There's evidence for influenza virus existing thousands of years before 1918. As such, it seems to have evolved into a much more deadly strain at that point.

Reproducing more efficiently is a win for natural selection and will normally result in a dominant strain: whether that strain is more deadly or not is going to be random.

We might optimistically anticipate some regression to the mean fatality rate (where the mean is close to 0).

3 comments

> There's evidence for influenza virus existing thousands of years before 1918. As such, it seems to have evolved into a much more deadly strain at that point.

Influenza refers to a class of viruses, not a single virus.

You seem to be suggesting that 1918 influenza occurred spontaneously and independently of other influenza? No.
"Occurred spontaneously" no. Independently, yes.
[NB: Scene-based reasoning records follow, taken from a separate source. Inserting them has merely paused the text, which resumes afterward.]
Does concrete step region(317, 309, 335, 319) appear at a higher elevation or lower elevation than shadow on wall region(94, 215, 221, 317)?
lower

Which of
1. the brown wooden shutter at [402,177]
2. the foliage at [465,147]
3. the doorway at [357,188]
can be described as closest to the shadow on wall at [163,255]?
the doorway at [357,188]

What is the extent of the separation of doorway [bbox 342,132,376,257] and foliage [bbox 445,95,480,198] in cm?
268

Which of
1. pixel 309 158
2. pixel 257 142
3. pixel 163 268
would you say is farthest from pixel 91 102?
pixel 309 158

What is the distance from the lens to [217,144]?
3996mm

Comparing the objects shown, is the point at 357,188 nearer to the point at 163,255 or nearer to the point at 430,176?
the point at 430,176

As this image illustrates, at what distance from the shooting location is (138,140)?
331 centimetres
Just like SARS-CoV-2 wasn't a thing a year ago, but crossed over to humans late 2019, the 1918 Spanish flu virus did indeed only start infecting humans in 1918, independently of other viruses. 1918 just happens to be the year it (most likely) crossed over from an animal to a human.

Independently, no.

Assuming generously that you are right about this, why (for example) are viruses crossing over in the other direction - from humans to animals - never considered important?

We might only care about the part of viral evolution and epidemiology that we closely observe or are immediately impacted by, but that does not mean the other aspects of evolution are independent.

> Reproducing more efficiently is a win for natural selection and will normally result in a dominant strain: whether that strain is more deadly or not is going to be random.

The conventional wisdom is such because a virus that is swiftly fatal and/or has more dramatic health consequences would have less chance to propagate to other hosts. For instance, because the original host will be unable to move or will look threatening to others so they will know not to reside close to them. This should make it less than random.

Unless of course some unforeseen factor makes this reasoning untrue.

Taken to extremes, it's easy to see how a virus that is 50% fatal within 24 hours will not last long itself.

Is there really very much selection pressure between 1% and 2% fatality rates over 4 week timespans, though? Especially if immunity is conveyed by infection, I don't see any reason why a virus like that would evolve to be less fatal within the timescales that humans care about.

Generally if it's twice as fatal it'll probably makes people twice as sick so they're more likely to go out less, stay home more, and less likely to infect other people.

However if it did damage in a way that doesn't manifest for a long time this wouldn't necessarily be the case. But that would be the exception more than the rule.

I think what happened with the 1918 pandemic (and the 2019 one for that matter) is a virus hopping between species can "reset the clock" on that trend and start as very fatal for humans.